Ces incitations ont contribué à ouvrir la voie aux 80 milliards de dollars de crédits privés de détail levés auprès des sociétés de développement commercial, un type de fonds d’investissement qui accorde des prêts directs aux petites et moyennes entreprises.
Contrairement à l’entrée d’actifs privés dans les fonds de retraite, motivée par un décret et un changement imminent des règles de l’agence, la possibilité de facturer des frais différents pour différents clients et de faciliter la vente à des investisseurs individuels fortunés est née parce que la SEC a accepté une demande vieille de cinq ans pour une exemption aux règles de l’Investment Act.
Bien que certains coûts de commission ne soient pas signalés aux régulateurs, une analyse de Trading Insider indique que leur montant total pourrait dépasser largement le milliard de dollars.

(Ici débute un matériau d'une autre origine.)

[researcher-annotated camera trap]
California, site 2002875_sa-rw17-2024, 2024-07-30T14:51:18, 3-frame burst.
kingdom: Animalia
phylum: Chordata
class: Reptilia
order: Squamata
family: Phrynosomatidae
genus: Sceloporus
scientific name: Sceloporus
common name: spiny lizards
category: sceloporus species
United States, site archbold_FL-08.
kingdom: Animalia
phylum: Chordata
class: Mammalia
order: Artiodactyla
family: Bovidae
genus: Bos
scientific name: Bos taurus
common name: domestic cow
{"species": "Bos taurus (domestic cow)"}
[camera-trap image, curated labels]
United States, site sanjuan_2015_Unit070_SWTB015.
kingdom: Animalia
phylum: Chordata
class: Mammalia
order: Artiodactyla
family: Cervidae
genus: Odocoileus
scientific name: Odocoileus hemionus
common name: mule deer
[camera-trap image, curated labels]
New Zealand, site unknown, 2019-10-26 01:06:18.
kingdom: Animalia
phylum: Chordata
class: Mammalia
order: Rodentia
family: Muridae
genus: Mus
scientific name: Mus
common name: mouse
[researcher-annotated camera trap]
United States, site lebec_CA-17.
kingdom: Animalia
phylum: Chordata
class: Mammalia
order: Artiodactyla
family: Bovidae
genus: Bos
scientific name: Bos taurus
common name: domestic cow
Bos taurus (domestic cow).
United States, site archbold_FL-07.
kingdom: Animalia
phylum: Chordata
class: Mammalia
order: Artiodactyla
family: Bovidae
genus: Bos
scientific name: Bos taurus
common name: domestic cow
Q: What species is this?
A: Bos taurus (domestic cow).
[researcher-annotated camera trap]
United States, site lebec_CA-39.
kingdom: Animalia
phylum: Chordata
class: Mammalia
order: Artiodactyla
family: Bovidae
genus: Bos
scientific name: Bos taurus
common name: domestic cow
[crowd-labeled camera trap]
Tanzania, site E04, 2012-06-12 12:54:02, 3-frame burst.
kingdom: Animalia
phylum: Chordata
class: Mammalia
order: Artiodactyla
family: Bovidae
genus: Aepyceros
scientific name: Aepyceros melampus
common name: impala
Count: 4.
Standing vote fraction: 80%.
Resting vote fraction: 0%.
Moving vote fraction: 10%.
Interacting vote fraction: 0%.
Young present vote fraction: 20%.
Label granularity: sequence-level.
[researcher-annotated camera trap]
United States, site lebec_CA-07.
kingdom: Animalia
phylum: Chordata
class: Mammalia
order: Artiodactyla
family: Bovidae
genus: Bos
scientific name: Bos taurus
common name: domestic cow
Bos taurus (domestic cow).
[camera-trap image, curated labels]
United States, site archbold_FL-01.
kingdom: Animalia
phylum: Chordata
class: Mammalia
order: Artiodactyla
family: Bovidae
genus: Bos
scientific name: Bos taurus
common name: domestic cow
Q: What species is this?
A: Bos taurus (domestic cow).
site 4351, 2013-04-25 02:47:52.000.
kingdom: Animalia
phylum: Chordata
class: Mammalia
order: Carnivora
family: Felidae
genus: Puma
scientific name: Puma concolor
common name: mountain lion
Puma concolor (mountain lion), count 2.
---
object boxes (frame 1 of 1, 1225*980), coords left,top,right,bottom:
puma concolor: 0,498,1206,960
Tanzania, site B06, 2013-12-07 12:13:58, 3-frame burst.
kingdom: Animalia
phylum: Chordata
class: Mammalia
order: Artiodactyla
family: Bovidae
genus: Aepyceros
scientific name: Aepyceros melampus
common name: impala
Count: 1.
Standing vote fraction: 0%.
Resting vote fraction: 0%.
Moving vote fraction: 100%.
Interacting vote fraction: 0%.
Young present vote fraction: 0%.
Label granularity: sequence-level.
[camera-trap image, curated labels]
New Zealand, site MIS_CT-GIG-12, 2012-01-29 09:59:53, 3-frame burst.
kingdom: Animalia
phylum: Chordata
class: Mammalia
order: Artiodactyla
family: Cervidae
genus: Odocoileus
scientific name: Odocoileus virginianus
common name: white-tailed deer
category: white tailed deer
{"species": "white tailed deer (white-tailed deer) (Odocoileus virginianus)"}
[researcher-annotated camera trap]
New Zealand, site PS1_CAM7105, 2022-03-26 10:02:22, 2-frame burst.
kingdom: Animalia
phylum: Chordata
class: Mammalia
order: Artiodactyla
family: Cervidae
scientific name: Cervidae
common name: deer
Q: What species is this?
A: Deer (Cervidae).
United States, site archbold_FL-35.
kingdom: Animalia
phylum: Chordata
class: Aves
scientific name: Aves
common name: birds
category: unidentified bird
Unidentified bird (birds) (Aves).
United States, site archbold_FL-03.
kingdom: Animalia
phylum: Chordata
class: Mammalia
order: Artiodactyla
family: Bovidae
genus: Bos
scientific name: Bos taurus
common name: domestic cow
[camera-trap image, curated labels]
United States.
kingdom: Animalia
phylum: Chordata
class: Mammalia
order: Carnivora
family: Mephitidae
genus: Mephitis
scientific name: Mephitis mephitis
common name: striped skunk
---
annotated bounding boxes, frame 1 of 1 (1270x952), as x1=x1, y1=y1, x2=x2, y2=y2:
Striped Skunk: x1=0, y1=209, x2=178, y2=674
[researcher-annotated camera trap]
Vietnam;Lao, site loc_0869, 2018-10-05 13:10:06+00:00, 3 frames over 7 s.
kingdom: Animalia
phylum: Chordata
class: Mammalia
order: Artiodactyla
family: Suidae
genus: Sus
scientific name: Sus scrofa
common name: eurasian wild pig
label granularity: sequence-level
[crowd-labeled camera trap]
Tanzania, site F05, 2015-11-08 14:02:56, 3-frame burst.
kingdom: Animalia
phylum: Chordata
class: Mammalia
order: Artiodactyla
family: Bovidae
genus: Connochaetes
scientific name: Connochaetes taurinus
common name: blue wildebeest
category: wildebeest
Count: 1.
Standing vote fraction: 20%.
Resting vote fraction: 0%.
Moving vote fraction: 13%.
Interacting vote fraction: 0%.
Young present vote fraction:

Dhruv Maniktala, directeur des investissements du multi-family office True North Advisors, a déclaré à Trading Insider que les rendements promis du crédit privé étaient le principal moteur de la demande de détail, tout comme ils l’étaient pour les investisseurs institutionnels. Cependant, « l’explosion de la croissance a été favorisée par les courtiers qui étaient largement incités à le faire », a-t-il déclaré.
« Il est absolument vrai que la structure de ces fonds a été développée de manière à inciter les courtiers à en vendre de plus en plus », a déclaré Maniktala.
La récente vague de rachats dans les BDC a incité certains critiques, comme Weinstein dans une interview accordée à Bloomberg, à se demander si les investisseurs particuliers comprenaient vraiment les compromis qu’ils faisaient entre performance et liquidité. (Weinstein a refusé une interview pour cette histoire.) L’industrie s’est opposée à ce récit, le président de Blackstone, Jon Gray, affirmant que les contraintes de liquidité sont mentionnées à plusieurs reprises dans les documents marketing de l’entreprise lors de son récent appel aux résultats.
Mais les rachats vont probablement se poursuivre – le fonds de crédit privé phare de Blackstone, BCRED, a annoncé plus tôt ce mois-ci que les investisseurs avaient demandé à racheter 10 % des actions au deuxième trimestre – et les questions sur ce qui pousse les investisseurs à retirer leur argent et à l’y placer en premier lieu, continueront de tourbillonner.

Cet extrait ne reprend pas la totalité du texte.